## Problems to work on
a – Answer these questions from the passage on the Book of Mormon.
(i) What name is given to the view that the book's events were confined to a small portion of the Americas?
(ii) From what original language does the Book of Mormon purport to be a translation?
(iii) What existing tradition about the Indians does the book draw from?
b – Output the section of the passage on the Book of Mormon starting at "It is now held" and ending at "limited geography model.".
c – Carry the passage on the Book of Mormon forward with the next part, picking up after its final sentence.

## Passage given
※

While the Book of Mormon was during Joseph Smith's lifetime generally considered to be a history of the Indians (whether real or fanciful) and sometimes marketed as such, it is worth noting that at no point does the Book of Mormon itself make this claim. While the book draws from an existing tradition that held that the Indians were descendants of the lost tribes of Israel, it does not itself equate its Lamanites with any latter-day ethnic group. Consequently, while nineteenth-century Mormons may have believed that all Indians were heirs of the Lamanites, the untenability of that position has led to a shift in educated Mormon belief.

It is now held that the Lamanites were but one progenitor of some modern-day Native Americans, and that the events of the Book of Mormon, rather than taking place on the scale of a whole continent, were confined to a small portion of the Americas, perhaps in Central America. This is what is known as the limited geography model.

It is worth recalling also that the Book of Mormon purports to be a translation from the original Reformed Egyptian into the English of the King James Version, since that language would have been most comprehensible to readers of the 1830s. Seeming anachronisms like the presence of horses or steel can be explained as translation conventions. Thus, a reference to the horses of the Nephites does not necessarily mean that they domesticated Equus caballus, but merely that they used an animal in the same role as that which nineteenth-century Americans assigned their horses.

※

## Given records

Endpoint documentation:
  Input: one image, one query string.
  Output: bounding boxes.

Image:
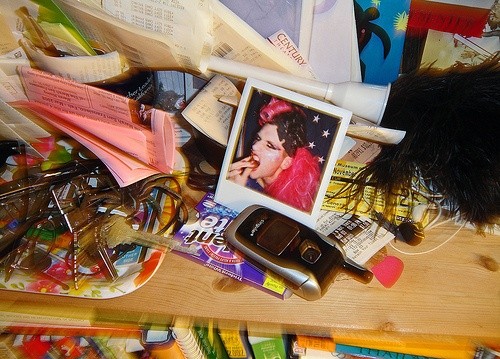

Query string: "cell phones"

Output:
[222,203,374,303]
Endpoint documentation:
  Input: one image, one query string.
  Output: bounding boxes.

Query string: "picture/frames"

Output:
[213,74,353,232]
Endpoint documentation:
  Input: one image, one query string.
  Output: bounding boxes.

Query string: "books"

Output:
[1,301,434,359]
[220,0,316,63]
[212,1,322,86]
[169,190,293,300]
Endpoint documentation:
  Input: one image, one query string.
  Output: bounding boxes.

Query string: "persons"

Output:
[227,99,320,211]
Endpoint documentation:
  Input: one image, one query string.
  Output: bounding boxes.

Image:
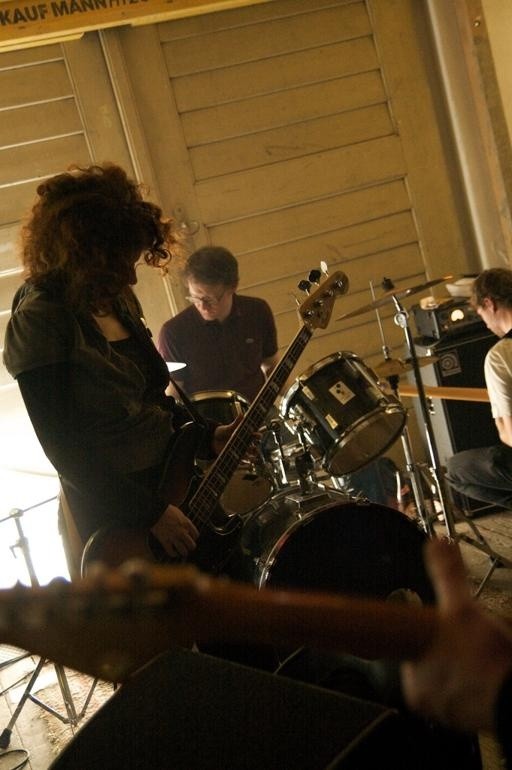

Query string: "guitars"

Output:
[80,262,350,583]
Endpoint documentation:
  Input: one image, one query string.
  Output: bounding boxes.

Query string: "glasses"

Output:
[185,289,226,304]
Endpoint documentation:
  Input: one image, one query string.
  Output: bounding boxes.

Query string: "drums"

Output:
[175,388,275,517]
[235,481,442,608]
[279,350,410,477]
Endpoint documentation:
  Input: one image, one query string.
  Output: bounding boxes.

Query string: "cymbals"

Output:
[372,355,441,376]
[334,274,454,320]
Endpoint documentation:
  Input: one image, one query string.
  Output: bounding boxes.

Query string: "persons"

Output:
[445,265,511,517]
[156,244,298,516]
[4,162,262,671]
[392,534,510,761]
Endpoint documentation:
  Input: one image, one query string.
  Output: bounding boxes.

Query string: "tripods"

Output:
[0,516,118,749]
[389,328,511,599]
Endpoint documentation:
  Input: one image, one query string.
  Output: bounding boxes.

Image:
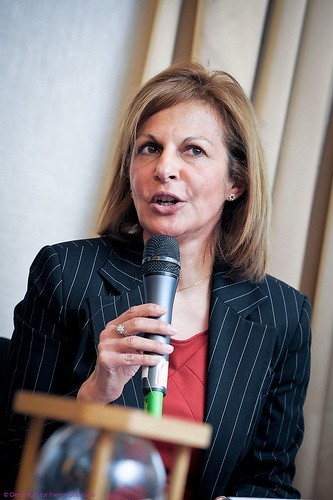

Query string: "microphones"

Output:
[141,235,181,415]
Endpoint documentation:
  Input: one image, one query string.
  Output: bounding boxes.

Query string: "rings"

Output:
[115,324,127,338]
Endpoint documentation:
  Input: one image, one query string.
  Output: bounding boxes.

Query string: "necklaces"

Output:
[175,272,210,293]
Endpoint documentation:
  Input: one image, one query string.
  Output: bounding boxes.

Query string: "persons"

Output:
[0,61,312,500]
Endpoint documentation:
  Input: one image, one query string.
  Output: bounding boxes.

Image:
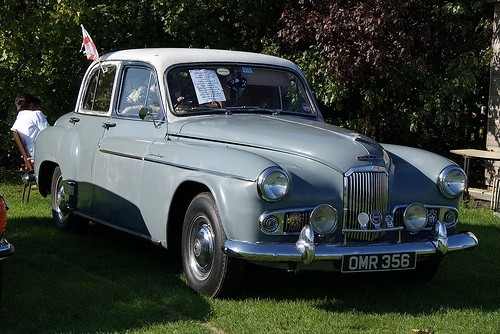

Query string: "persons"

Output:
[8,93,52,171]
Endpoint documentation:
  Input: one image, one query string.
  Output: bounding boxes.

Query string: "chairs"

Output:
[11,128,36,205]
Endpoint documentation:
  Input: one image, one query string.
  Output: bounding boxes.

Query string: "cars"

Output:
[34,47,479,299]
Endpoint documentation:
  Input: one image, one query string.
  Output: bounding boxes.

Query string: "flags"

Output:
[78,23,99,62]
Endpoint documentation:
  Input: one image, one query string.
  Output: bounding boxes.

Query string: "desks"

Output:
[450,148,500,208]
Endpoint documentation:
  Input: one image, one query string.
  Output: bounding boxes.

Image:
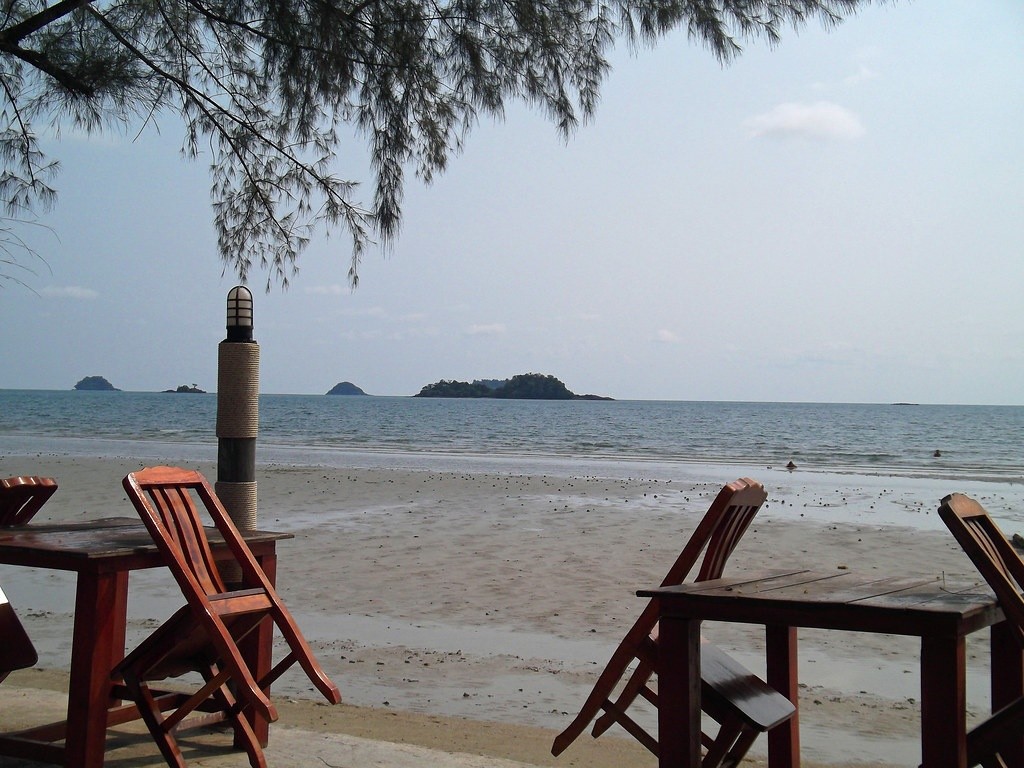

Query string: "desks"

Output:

※

## The results
a –
(i) The limited geography model.
(ii) Reformed Egyptian.
(iii) The tradition that the Indians were descendants of the lost tribes of Israel.

b –
It is now held that the Lamanites were but one progenitor of some modern-day Native Americans, and that the events of the Book of Mormon, rather than taking place on the scale of a whole continent, were confined to a small portion of the Americas, perhaps in Central America. This is what is known as the limited geography model.

c –
Much of the work in Book of Mormon apologetics in the later part of the twentieth century was carried out under the auspices of the FARMS organization at Brigham Young University. Generally speaking, the purpose of Book of Mormon apologetics is not to present the book as a work of history, but merely to place its narrative in the realm of what may be believed as an act of faith. That this work has mostly been carried out in the last half-century is not just because of the influence of modern archaeology, but also because of the increasing importance of the Book of Mormon within Mormon culture. For the first century or more of Mormonism, Mormons valued the Book of Mormon primarily because it served as proof of Joseph Smith's prophethood rather than for its contents. Their religious vocabulary continued to be construed in Biblical terms. Mormon emphasis on the Book of Mormon is a relatively recent phenomenon, perhaps having to do with the general decline in Biblical literacy among non-Mormons. The Book of Mormon now serves just as well for evangelistic purposes as the Bible to an audience that is familiar with neither.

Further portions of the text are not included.